TEXTE DE LA PAGE ->
_ _ _ _ _ _ _
- L’impasse professionnelle

Vers l’âge de dix-neuf ans, Henry, poussé par son père, entreprend une formation de menuisier-charpentier. Sa motivation reste celle de promouvoir et de rester au sein de l’entreprise familiale qu’il dirige avec son frère aîné, Guy, depuis la mort de leur père. Il y travaille durant quinze ans, et finit par éprouver une certaine lassitude. Une « erreur grave d’inattention », dit-il, le conduit à perdre deux phalanges des trois derniers doigts de la main gauche abandonnés dans le tourbillon d’une scie circulaire. De cet accident, Henry ne dit rien. Il s’attarde plus sur la mort de Guy, quelques années plus tard. Il est alors contraint de vendre l’entreprise.

Après une longue période de chômage et de dépression, il trouve un poste de magasinier dans une grande pharmacie. Il décrit son emploi, qu’il occupe pendant huit ou neuf années, comme une véritable passion. Il se plonge sans arrêt dans les pages du « Vital » (pour dire Vidal) qu’il découvre et lit comme un roman : « j’étais comme un poisson dans l’eau ». Il se noie aussi dans une réorganisation familiale qu’il n’arrive pas à concevoir : une de ses maîtresses lui demande de quitter sa femme et sa famille. Face à ce cruel dilemme Henry boit plus que de coutume et se sert régulièrement dans les stocks de la pharmacie pour y trouver quelque remède magique le prémunissant de l’expérience catastrophique d’une déchirure qu’il vit au quotidien. Au carrefour d’un choix impossible, il prend la direction de la blessure physique : Henry se tire une balle dans le pied gauche, avec le fusil de chasse de son père. En arrêt de travail durant deux mois, il est ensuite licencié indirectement pour faute professionnelle. Il reste donc « à la maison » pendant les huit mois de chômage qui vont suivre.

Henry est ensuite magasinier dans une entreprise de vêtements pour enfants. A la liquidation judiciaire de l’entreprise, il retrouve rapidement un emploi dans un hôpital où il livre les médicaments dans les services concernés. Ce dernier emploi ne semble pas lui convenir puisqu’il ne fait pas appel aux connaissances pharmacologiques où il excelle. Il se décrit assis toute la journée derrière un ordinateur. D’autre part on ne lui donne pas assez de responsabilités. Autrement dit la place qu’il occupe n’est pas à son goût puisqu’elle est relative et non fondamentale.
_ _ _ _ _ _ _
DONNÉES D'ENTRÉE ->
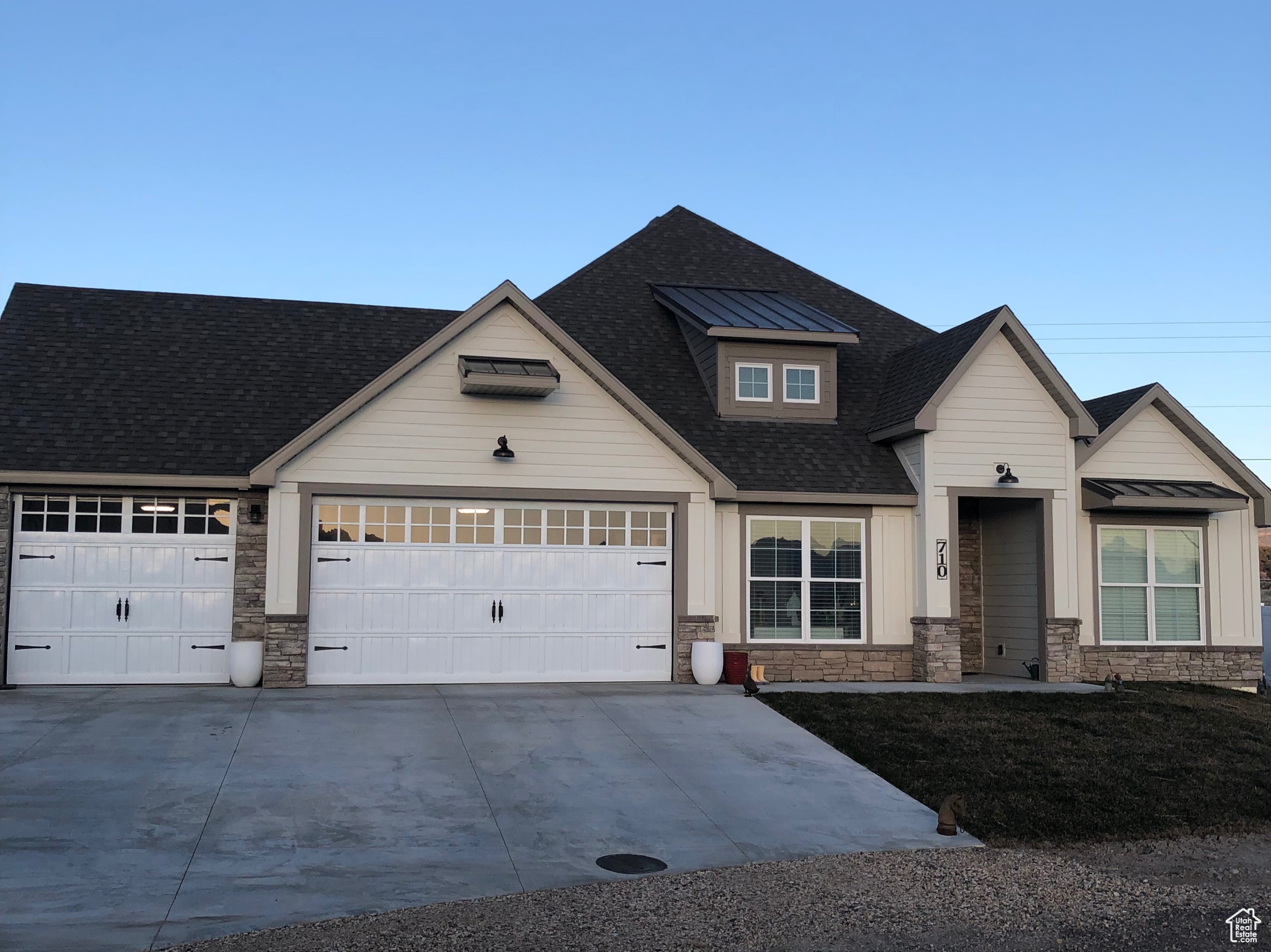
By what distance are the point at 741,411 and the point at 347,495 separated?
6.20m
_ _ _ _ _ _ _
EXERCICES À FAIRE ->
(a) Recopiez fidèlement le passage du texte sur le parcours professionnel d'Henry, de « Vers l’âge de » jusqu'à « de vendre l’entreprise. ».
(b) Répondez brièvement à ces questions d'après le texte sur le parcours professionnel d'Henry.
(i) Vers quel âge Henry entreprend-il sa formation de menuisier-charpentier ?
(ii) Combien de mois de chômage suivent son licenciement de la pharmacie ?
(iii) Quelle tâche Henry accomplit-il dans l'hôpital où il travaille ensuite ?
Les lignes n'interviennent en rien dans ce travail.

RÉPONSES PAR EXERCICE ->
(a)
Vers l’âge de dix-neuf ans, Henry, poussé par son père, entreprend une formation de menuisier-charpentier. Sa motivation reste celle de promouvoir et de rester au sein de l’entreprise familiale qu’il dirige avec son frère aîné, Guy, depuis la mort de leur père. Il y travaille durant quinze ans, et finit par éprouver une certaine lassitude. Une « erreur grave d’inattention », dit-il, le conduit à perdre deux phalanges des trois derniers doigts de la main gauche abandonnés dans le tourbillon d’une scie circulaire. De cet accident, Henry ne dit rien. Il s’attarde plus sur la mort de Guy, quelques années plus tard. Il est alors contraint de vendre l’entreprise.

(b)
(i) Vers l'âge de dix-neuf ans.
(ii) Huit mois.
(iii) Il livre les médicaments dans les services concernés.